Lieutenant-General Jorge Próspero de Verboom, 1st Marquess of Verboom (born George Prosper Verboom; 9 January 1665 – 19 January 1744) was a Spanish Army officer who served as the Captain General of Catalonia from 1737 to 1738. A prominent military engineer in the Spanish army, Philip V of Spain granted him the aristocratic title of "Marquess of Verboom" on 9 January 1727.

==Early life==

George Prosper Verboom was born on 9 January 1665 in Brussels, Spanish Netherlands. His father was Cornelius Verboom, a Flemish military engineer in Spanish service who was in charge of the fortification of Free City of Besançon and of Dole, Jura in France.

== Education ==

Verboom obtained a theoretical and practical military education by joining the first modern Royal Military and Mathematics Academy of Brussels (opened in 1675) under the mentorship of Sebastián Fernández de Medrano, sole-director of the Royal Military and Mathematics Academy of Brussels. He completed his training as an engineer at the Royal Academy of Brussels and, after Medrano became blind, he helped his mentor in his teaching and writing, even illustrating some of Medrano's academic books.

== Career ==

During the Nine Years' War, Verboom was instrumental in the 1691 campaign by William III of England against the French siege of Mons. In 1695, he directed the siege of Namur with Dutch States Army engineer Menno van Coehoorn. He was promoted to field marshal of the Spanish cavalry and, two years later, commanded the Lorraine Regiment of Cavalry.

In the Spanish War of Succession, Verboom was in command of Antwerp's defenses in 1702. He also took part in the siege of Hulst along with Captain General Isidro de la Cueva-Benavides. In 1706, a Franco-Spanish army under the command of François de Neufville, 2nd Duke of Villeroy was defeated by Grand Alliance troops led by John Churchill, 1st Duke of Marlborough at the Battle of Ramillies. Troops from Antwerp were used to put pressure on the Grand Alliance forces at the siege of Termonde. In 1709, Verboom was instructed to report on the state of castles and garrisons along the Spain–Portugal border.

He was promoted to lieutenant general on 18 December 1709, and a few days later engineer general of the Royal Armies:

"...of all Armies, towns and fortifications in all my kingdoms, towns or states, wherever they might be located."

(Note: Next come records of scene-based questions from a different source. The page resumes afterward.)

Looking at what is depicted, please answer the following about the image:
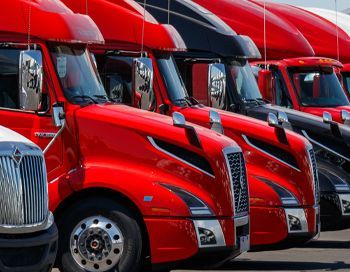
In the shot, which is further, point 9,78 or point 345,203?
point 345,203

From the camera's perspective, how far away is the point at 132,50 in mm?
14711

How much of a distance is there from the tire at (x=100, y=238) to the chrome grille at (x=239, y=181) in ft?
3.63

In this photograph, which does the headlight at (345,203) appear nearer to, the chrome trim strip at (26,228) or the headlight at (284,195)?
the headlight at (284,195)

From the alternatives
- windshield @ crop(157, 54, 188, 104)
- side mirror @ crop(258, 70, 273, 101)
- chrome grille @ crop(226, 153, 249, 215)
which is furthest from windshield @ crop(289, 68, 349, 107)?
chrome grille @ crop(226, 153, 249, 215)

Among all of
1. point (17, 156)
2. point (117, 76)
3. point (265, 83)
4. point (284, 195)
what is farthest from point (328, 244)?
point (17, 156)

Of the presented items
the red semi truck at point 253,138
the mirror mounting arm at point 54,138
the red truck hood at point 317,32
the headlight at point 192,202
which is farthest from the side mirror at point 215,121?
the red truck hood at point 317,32

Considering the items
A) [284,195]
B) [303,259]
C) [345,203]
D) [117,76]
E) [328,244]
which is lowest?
[328,244]

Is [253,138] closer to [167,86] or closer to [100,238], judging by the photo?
[167,86]

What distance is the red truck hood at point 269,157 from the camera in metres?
14.6

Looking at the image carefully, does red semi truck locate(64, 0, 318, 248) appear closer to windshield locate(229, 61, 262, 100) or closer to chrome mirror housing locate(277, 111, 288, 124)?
chrome mirror housing locate(277, 111, 288, 124)

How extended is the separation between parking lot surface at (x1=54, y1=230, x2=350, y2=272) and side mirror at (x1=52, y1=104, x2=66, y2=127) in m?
2.47

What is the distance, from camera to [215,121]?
47.7 feet

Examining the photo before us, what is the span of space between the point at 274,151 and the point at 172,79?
1380mm

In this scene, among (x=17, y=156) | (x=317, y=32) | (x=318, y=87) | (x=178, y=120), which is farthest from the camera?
(x=317, y=32)
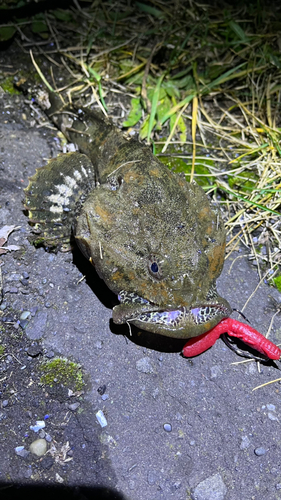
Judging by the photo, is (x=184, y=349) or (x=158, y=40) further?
(x=158, y=40)

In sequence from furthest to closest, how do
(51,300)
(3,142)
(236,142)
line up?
(236,142)
(3,142)
(51,300)

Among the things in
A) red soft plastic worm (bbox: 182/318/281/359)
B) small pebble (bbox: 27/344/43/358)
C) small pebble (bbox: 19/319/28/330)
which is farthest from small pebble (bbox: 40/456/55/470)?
red soft plastic worm (bbox: 182/318/281/359)

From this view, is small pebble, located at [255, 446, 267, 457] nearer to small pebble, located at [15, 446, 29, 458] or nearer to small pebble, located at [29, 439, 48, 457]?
small pebble, located at [29, 439, 48, 457]

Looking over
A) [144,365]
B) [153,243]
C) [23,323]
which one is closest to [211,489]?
[144,365]

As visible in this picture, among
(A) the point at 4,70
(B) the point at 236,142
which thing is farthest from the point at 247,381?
(A) the point at 4,70

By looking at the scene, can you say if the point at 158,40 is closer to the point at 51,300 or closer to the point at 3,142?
the point at 3,142

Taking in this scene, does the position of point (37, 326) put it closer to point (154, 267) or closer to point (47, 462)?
point (47, 462)
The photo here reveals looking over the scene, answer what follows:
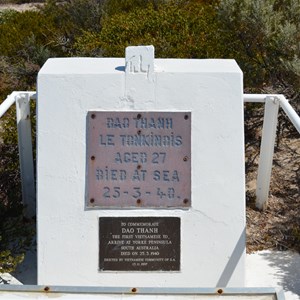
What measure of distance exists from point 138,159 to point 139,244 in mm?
604

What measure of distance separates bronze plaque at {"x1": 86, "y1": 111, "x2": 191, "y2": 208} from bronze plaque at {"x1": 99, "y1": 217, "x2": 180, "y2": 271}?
0.12 m

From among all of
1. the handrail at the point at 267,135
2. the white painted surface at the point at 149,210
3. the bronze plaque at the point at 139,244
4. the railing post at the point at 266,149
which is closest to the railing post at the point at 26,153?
the white painted surface at the point at 149,210

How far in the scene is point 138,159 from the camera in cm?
475

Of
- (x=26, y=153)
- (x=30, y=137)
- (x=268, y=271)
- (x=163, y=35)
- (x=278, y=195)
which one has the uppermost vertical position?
(x=163, y=35)

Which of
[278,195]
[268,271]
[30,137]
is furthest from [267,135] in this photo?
[30,137]

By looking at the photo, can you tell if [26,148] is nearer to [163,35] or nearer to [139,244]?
[139,244]

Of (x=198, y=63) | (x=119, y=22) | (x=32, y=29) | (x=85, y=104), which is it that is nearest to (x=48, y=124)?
(x=85, y=104)

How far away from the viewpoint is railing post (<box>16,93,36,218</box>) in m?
5.55

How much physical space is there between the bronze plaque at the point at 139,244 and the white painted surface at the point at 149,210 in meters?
0.04

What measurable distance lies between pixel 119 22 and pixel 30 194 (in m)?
3.24

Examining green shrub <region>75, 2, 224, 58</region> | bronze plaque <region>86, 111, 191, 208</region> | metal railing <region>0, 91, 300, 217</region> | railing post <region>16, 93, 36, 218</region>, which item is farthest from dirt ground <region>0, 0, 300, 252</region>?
railing post <region>16, 93, 36, 218</region>

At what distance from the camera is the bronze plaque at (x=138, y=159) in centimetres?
472

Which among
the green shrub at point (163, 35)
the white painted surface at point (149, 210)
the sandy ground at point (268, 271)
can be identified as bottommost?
the sandy ground at point (268, 271)

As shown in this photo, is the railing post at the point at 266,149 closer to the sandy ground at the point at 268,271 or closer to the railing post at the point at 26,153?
the sandy ground at the point at 268,271
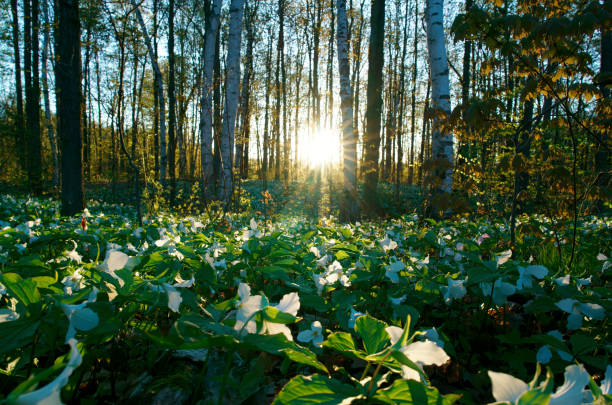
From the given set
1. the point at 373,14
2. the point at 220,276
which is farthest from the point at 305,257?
the point at 373,14

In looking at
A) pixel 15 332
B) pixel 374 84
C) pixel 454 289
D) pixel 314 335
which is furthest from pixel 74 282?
pixel 374 84

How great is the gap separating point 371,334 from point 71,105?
6466mm

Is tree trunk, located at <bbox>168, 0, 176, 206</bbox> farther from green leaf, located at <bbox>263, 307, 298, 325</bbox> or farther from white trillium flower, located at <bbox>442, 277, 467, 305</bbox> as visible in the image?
green leaf, located at <bbox>263, 307, 298, 325</bbox>

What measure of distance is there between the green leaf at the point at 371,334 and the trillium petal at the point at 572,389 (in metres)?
0.30

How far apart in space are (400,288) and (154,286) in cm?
99

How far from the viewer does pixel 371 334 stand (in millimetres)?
727

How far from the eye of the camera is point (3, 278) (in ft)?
2.13

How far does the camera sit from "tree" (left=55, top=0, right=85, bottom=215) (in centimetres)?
533

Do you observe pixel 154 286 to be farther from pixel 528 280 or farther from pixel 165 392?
pixel 528 280

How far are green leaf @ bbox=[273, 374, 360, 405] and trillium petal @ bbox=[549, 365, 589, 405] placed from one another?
1.01 ft

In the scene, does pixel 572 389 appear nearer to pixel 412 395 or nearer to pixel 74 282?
pixel 412 395

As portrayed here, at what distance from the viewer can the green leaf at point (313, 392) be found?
55cm

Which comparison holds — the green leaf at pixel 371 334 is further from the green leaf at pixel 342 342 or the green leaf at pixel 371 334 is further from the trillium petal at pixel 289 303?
the trillium petal at pixel 289 303

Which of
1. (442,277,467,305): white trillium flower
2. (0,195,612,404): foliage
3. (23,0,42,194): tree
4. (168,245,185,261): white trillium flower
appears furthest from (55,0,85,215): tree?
(23,0,42,194): tree
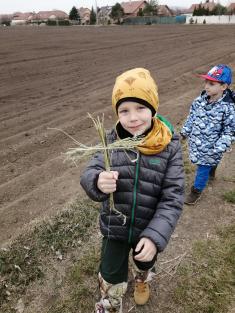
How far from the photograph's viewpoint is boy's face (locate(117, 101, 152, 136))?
219cm

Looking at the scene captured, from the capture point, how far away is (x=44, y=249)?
3402 millimetres

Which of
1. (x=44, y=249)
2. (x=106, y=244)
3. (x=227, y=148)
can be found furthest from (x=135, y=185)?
(x=227, y=148)

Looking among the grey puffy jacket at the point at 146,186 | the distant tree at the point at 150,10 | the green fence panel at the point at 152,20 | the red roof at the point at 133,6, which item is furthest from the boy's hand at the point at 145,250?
the red roof at the point at 133,6

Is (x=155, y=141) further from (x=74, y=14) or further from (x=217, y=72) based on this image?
(x=74, y=14)

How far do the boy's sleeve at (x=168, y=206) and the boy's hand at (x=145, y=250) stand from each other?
0.09ft

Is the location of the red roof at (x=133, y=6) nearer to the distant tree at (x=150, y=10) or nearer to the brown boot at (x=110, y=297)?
the distant tree at (x=150, y=10)

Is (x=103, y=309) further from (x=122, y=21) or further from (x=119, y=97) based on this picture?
(x=122, y=21)

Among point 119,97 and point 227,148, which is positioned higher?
point 119,97

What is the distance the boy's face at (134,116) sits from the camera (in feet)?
7.18

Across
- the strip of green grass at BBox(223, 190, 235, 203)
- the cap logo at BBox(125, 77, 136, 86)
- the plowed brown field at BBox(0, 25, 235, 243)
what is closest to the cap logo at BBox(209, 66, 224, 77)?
the strip of green grass at BBox(223, 190, 235, 203)

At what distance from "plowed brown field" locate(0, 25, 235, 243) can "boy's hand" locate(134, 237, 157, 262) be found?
203cm

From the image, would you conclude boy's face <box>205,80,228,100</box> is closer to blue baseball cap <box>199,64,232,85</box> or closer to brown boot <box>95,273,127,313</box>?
blue baseball cap <box>199,64,232,85</box>

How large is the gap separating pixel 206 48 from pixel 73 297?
19.6m

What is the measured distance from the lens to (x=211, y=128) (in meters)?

He participated in the Battle of Almenar of 1710 against Count Guido Starhemberg, where he was captured. He was imprisoned until 1712. He took a very active part in the conquest of Barcelona and—after its capture—moved there in 1718, where he would supervise work on the Ciudadela of Barcelona and take part in planning the War of the Quadruple Alliance – to recover Sardinia and Sicily. He took on the role of acting Captain General of Catalonia between 1737 and 1738.

== Death ==

Verboom died on 17 January 1744, in Barcelona, Spain at the age of 79. The Most Excellent Marquess was buried at the Real Convento de Santa Catalina.